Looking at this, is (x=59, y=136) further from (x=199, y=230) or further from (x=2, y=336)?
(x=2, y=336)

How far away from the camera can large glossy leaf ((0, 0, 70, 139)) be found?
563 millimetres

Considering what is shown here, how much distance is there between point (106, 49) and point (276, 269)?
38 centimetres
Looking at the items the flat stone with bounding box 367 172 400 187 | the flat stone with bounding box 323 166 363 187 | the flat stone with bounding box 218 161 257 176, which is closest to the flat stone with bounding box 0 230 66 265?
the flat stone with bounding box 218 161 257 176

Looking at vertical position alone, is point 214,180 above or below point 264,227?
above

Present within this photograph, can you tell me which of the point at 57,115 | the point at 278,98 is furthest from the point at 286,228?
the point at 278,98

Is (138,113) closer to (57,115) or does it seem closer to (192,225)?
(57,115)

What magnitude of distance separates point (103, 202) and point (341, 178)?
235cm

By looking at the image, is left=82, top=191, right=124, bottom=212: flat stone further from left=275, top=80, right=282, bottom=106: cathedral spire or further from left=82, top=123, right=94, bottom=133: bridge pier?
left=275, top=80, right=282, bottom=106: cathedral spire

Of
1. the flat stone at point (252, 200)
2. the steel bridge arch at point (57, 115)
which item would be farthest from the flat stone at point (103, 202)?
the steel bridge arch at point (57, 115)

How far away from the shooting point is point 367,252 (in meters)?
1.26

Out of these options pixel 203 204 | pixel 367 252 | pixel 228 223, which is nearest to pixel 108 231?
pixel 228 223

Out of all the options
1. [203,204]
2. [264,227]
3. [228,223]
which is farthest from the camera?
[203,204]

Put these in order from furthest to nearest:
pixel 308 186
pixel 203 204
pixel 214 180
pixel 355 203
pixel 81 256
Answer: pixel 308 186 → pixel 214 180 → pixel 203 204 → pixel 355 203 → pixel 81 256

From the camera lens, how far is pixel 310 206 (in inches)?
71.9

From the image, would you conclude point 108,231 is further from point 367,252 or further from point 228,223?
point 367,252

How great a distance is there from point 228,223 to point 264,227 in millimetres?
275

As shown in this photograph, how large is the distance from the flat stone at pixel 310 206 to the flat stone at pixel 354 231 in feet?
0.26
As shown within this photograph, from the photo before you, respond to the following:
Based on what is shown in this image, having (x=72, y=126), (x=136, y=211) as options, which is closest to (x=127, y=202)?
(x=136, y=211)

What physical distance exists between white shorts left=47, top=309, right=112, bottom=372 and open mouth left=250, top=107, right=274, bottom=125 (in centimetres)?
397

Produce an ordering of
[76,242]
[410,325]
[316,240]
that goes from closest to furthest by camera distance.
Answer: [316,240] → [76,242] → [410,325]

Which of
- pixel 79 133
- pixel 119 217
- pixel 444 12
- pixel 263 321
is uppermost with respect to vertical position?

****************************************

**REQUIREMENTS**:
Show each line of the data above that contains the word "farthest", matching case exactly.

**SOLVED PROBLEM**:
which item would be farthest from the flat stone at point (103, 202)?
which is farthest from the camera?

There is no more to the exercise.